The Ethics of Share Investment: Should a Christian Invest in the Share Market?

Chew Chern

The author has kindly allowed us to publish her paper here. It is available to download as a PDF: The Ethics of Share Investment: Should a Christian Invest in the Share Market?

Read a summary of the paper here: A Theological Evaluation of Investments (Summary)

Abstract

This project takes a personal-ethical look at one of the key institutions of modern capitalism ? the share-ownership system. We first clarify what participation in the share-market is - it is a form of business-ownership and a participation in a separate corporate-personality. We then critique these two participations through the biblical lens on work partnership and economic agency. In the first instance, we see that godly work partnership is relational and those wielding economic authority are to exercise duties of care on those in partnership, proximity and exchange with them. We conclude that the modern corporation's unique characteristics make it extremely hard for a shareholder to exercise these duties of care, because it allows no real control and no real risk.

In the second instance, we see that a godly economic agent needs to recognize the relational telos of work and production. Evaluations of economic agency need to move beyond assessing efficiency to avoid being utilitarian. Godly economic agency should be sustaining community, loving in its processes, recognize production as penultimate, and be ecologically caring. The corporation's economic personhood falls short of such relational demands because of its profit-maximising ethos, and it also leads society in the same idolatrous direction. The shareholder is complicit in this economic ungodliness because he is responsible for the corporation and yet shielded by law from this responsibility/culpability. Hence the shareholder in essence irresponsibly lets loose onto society an un-accountable and anti-social being.
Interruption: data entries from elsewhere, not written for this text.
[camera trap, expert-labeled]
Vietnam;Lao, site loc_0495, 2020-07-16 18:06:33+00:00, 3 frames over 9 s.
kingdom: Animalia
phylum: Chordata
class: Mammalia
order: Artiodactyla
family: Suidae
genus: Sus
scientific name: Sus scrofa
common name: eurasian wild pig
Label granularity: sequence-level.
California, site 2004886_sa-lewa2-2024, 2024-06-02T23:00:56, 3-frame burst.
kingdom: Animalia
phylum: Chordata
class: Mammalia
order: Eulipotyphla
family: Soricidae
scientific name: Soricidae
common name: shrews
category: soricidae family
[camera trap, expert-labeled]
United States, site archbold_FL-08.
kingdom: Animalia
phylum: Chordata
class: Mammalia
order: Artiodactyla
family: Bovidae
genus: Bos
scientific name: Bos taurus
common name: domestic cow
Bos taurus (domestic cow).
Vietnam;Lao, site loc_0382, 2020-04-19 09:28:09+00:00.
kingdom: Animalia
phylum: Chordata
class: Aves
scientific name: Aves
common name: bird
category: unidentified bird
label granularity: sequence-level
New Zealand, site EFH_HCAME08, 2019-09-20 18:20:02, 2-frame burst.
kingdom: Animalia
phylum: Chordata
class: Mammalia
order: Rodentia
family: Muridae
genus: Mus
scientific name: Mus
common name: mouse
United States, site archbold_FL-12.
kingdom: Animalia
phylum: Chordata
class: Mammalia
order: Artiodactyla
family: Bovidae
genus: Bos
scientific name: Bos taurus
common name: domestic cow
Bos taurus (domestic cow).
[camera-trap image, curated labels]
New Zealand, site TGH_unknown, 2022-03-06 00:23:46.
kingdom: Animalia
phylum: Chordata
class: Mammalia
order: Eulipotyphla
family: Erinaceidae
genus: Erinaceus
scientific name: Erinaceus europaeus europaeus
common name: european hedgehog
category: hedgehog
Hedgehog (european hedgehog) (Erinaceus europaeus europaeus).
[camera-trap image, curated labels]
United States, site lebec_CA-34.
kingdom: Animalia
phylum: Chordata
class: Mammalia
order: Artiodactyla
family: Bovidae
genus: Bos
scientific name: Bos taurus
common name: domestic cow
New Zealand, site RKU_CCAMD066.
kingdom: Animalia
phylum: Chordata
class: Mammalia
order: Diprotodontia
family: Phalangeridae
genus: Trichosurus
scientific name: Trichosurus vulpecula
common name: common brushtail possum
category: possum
Thus, the share-ownership system is flawed at its heart, exacting deep relational costs while bringing the good of production. However, the Christian response should not be an abandonment. In light of our eschatological and cultural context, the share-market presents a legitimate way to accept exchange relationships to bring about production for the sake of love. Such a retrieval ethic is distinguished from utilitarianism by re-orientating radically the way we do invest - for love and in love, and tightly remembering our God-given stewardship responsibility in the work and production He has entrusted us with.

Contents

  1. Why the Need?
  2. What is Share Investment?
  3. The Godly Business-Owner
  4. The Godly Economic Agent
  5. A Theological Evaluation of Share-Ownership
  6. A Christian Ethical Response in the World

Chew Chern is a Singaporean who studied in England, where she learnt some economics and lots about God and became a Christian there. She then spent 3 over years as an investment banker and then went on to the much better job of teaching the Bible fulltime. She then spent 4 great years in Moore Theological College in Sydney knowing God better, and is now a women's worker at Singapore Management University and National University of Singapore.